> **Instrucciones de trabajo**
a: Según la reseña de En la mirada, ¿cómo se titula la primera parte del poemario?
b: Resume la reseña de En la mirada en dos oraciones, por favor.
c: Prolonga la reseña de En la mirada a partir de su último párrafo.

> **Texto extraído**
Poesía del pensamiento a través de Javier Puig, En la mirada

    Poesía del pensamiento a través de Javier Puig, En la mirada

    Al aproximarnos a un poemario como En la mirada (Editorial Sapere Aude), comprobamos el oficio de un autor que ha hecho de su madurez vital e intelectual un ejercicio de proyección poética. No estamos siquiera ante un autor en ciernes, sino ante la consolidación de una literatura donde los referentes, motivaciones y estilo son identificables por su sensibilidad y recurrencia en la expresión: "Nos anegamos/ en el tumulto de lo oscuro,/ en cada invisible distancia/ que reafirma el desconcierto,/ el impacto de voluntades enfrentadas." (pág. 89).

    El poemario consta de dos partes diferenciadas que corroboran esa plenitud humanista de un autor que admira la belleza de referentes cinematográficos y literarios de los que extrae aquello que puede identificarlo, traerlo a su realidad cotidiana, involucrarlo en una percepción del mundo que no siempre tiene que obedecer a la experiencia inmediata. El cine y la fotografía resisten también lo efímero, la caducidad inexorable del cuerpo y sus escenarios, y se pueden concebir como experiencias que median entre el yo y todo lo vivido.

    En esa primera parte, "Palabras ante el dolor", algunas voces como Alejandra Pizarnik inspiran la poética de Javier en cuanto que su muerte y su estética sobre la desaparición se subordinan a una biografía en la que la incertidumbre y el sufrimiento la ha sometido a un desenlace incorregible, predestinado. Para Javier, no hay admiración en esa relación entre daño y literatura, sino más bien un intento de comprensión, de empatía, que vincula la escritura del poema a la existencia creativa de autores, cuya marginalidad fue tan inspiradora como destructiva. Escribe sobre Pizarnik: " No sabes amar. / No, no sabes mirar al otro/ con condescendencia./ Te quedas muy lejos, / ajena a quienes son para ti/ acompañamientos que consientes,/ ecos que no produjiste,/ o esa farsa imbécil que te agota,/ la inútil recepción del mundo,/ la absurda fiesta a la que no te invitas/ pero invade tus pensamientos y te quebranta". (págs. 21-22)

    El titulo del poemario ya es una declaración de intenciones, cuando, en latín, la mirada cobra otro sentido más allá de observar, y es el de asombrarse. De hecho comparte la misma raíz etimológica que milagro. La mirada del cine, la mirada hacia el otro literario, que asombra y fascina, la mirada a las fotos y cintas de Bresson; todo este crisol de estimulantes referentes demuestran esa pasión incontenible por rendir tributo a un legado cultural que ha ido formando y transformando a Javier como autor y receptor. Escribe estos versos a propósito de Cabiria, la entrañable prostituta que interpretó Giuletta Mansini para Fellini: "No me importa alojarme/ en los rincones inmundos,/ en las soledades abiertas./ Vivo zarandeada/ por una ilusión que no apago,/ por una verdad que no niego". (pág. 51).

(Entradas tomadas de una colección)
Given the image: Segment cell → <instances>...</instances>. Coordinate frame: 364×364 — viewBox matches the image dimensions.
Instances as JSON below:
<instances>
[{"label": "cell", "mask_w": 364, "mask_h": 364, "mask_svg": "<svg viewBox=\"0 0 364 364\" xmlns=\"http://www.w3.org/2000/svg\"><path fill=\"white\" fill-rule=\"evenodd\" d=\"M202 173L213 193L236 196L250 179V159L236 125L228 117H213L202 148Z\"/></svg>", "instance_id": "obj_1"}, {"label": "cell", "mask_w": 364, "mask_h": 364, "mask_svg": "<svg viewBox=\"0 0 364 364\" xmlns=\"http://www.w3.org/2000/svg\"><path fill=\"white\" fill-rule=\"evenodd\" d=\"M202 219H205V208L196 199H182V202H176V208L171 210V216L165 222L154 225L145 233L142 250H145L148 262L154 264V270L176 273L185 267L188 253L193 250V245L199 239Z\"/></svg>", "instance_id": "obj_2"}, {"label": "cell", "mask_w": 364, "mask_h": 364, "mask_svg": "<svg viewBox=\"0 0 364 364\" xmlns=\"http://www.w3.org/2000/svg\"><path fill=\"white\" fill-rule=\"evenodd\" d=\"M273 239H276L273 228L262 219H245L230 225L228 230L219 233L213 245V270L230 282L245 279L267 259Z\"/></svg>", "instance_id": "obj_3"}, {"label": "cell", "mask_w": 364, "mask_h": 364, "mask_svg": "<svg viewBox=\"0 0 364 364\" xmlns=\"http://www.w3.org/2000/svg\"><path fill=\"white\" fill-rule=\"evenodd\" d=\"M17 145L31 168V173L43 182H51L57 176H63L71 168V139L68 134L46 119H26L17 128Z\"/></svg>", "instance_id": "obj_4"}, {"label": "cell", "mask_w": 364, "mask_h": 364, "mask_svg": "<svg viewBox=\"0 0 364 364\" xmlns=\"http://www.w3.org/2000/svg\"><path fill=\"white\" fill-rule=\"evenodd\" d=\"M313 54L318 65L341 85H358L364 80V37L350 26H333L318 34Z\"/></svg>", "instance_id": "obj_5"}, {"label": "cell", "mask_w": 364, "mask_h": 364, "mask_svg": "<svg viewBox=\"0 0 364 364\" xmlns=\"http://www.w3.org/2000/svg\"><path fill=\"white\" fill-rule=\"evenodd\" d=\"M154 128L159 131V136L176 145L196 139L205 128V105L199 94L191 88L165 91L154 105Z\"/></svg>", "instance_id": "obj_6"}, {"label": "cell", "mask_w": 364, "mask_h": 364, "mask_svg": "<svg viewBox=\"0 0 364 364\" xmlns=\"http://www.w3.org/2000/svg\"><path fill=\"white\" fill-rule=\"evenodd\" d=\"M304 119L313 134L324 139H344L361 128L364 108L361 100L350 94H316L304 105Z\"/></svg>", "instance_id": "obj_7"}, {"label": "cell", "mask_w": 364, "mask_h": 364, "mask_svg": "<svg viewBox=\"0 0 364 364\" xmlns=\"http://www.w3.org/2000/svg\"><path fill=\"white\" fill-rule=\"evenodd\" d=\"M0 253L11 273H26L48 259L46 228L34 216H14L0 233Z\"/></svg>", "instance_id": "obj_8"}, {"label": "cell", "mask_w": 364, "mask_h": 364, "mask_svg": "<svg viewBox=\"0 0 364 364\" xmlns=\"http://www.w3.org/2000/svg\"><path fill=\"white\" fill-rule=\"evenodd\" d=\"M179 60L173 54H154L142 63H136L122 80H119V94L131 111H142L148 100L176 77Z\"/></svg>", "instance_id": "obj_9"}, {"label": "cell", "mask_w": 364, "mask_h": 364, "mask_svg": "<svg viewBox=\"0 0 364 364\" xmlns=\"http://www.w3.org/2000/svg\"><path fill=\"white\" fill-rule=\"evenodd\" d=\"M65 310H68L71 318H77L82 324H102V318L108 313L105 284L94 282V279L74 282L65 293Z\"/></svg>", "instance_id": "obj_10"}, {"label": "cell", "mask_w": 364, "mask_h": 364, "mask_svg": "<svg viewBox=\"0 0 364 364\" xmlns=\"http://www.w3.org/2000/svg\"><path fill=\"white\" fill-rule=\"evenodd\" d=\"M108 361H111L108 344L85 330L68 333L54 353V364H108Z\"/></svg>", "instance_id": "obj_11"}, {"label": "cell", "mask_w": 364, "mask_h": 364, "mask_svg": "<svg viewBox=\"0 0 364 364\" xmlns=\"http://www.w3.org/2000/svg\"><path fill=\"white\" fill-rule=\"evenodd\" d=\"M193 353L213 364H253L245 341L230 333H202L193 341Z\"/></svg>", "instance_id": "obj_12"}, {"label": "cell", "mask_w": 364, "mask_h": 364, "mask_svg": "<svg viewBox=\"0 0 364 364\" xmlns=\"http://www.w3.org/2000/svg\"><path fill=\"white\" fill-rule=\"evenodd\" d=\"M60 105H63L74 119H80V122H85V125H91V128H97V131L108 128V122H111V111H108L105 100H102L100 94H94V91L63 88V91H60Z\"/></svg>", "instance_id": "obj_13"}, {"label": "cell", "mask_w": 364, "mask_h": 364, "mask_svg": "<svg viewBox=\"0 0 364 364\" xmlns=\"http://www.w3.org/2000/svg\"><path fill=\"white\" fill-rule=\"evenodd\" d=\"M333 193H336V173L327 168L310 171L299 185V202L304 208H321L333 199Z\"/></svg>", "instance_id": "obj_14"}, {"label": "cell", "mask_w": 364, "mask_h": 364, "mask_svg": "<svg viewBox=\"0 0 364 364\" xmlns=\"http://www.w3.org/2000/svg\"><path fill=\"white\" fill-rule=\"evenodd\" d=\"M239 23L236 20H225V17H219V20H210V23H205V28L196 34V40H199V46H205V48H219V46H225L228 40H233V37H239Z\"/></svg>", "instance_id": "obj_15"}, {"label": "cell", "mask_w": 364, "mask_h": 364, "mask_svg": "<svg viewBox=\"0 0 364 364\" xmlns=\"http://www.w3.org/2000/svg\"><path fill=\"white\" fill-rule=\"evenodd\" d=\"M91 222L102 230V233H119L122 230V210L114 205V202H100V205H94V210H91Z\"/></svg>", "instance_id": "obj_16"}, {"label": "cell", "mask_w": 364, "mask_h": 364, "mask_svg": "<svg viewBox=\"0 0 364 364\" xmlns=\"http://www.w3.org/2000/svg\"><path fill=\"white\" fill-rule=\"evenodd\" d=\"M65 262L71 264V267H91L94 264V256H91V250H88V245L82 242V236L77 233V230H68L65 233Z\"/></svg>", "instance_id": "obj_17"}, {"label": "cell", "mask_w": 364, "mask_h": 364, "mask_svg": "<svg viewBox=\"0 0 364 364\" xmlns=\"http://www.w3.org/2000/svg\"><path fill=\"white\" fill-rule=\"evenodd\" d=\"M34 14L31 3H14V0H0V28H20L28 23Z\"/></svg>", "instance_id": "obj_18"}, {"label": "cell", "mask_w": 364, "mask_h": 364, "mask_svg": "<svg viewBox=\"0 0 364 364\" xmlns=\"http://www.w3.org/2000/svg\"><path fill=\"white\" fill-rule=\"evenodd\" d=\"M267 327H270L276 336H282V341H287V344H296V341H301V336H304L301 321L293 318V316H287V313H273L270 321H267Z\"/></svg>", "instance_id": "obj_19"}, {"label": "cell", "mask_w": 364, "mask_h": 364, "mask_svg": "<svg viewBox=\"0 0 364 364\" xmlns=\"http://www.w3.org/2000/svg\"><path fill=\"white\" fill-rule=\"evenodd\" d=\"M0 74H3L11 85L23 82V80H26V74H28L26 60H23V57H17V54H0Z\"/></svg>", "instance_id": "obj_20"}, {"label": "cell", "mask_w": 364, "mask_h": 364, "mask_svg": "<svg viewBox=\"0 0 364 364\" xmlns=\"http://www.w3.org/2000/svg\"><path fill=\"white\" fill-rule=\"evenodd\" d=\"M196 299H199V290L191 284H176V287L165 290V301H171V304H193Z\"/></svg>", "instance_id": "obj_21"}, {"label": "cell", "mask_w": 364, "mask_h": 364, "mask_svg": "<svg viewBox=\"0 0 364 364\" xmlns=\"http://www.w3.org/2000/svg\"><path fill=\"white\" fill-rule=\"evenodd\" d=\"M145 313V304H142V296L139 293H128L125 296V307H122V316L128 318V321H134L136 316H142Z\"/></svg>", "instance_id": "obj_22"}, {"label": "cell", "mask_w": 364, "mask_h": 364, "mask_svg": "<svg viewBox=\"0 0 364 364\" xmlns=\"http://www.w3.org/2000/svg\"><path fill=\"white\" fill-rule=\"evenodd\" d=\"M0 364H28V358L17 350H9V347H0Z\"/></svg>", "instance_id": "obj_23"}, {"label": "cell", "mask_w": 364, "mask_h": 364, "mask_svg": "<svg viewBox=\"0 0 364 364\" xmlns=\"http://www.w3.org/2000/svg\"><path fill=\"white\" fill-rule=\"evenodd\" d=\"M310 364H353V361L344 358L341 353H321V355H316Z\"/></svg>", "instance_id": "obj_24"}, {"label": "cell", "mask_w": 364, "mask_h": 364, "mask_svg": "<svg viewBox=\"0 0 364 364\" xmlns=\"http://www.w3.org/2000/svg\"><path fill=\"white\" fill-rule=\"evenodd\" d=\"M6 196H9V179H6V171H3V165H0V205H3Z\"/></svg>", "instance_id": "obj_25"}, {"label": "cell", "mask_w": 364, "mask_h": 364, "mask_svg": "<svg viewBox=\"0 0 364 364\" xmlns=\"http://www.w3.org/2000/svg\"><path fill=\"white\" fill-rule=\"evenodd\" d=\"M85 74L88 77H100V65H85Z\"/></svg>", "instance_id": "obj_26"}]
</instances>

> **Respuestas por tarea**
a: "Palabras ante el dolor".

b: La reseña presenta En la mirada (Editorial Sapere Aude) como la obra de un autor, Javier Puig, que ha convertido su madurez vital e intelectual en poesía, con un estilo y unos referentes ya reconocibles, y cuyas dos partes muestran su pasión por rendir tributo al cine, la fotografía y la literatura. En la primera parte, "Palabras ante el dolor", voces como Alejandra Pizarnik inspiran una escritura que busca comprender con empatía a autores cuya marginalidad fue tan inspiradora como destructiva, mientras que el título remite a la mirada como asombro.

c:
    Frente a esta primera parte en la que opera lo metaliterario, hay una segunda parte en el poemario, "Los espejos de la mirada" donde la poética de Javier Puig emerge desde su experiencia vital. La biografía de sus personajes, cineastas y literatos es también la suya. Y es aquí cuando las nietas, la amistad, la muerte, la enfermedad, su carácter introspectivo o las escenas familiares llenas de dicha, pese a la caducidad a la que estamos abocados, se convierten en ejes temáticos en los que Puig encuentra una mirada que es ilusión contenida; el gozo y la plenitud se relativizan, porque reconoce que todo es momentáneo. Que la espontaneidad no puede ser eterna y que al júbilo de esos momentos hay que añadirle el sosiego de la reflexión, la inteligencia de la perspectiva: "Es una escena familiar./ sentado en el sillón/ me olvido de quien soy/ y no me reconozco/ sino en las trazas de mi padre,/ como si él estuviera asomándose/ dentro de mí,/ en ese observatorio en el que me entrego/ a la compleja armonía de tantas voces distintas" (pág. 87).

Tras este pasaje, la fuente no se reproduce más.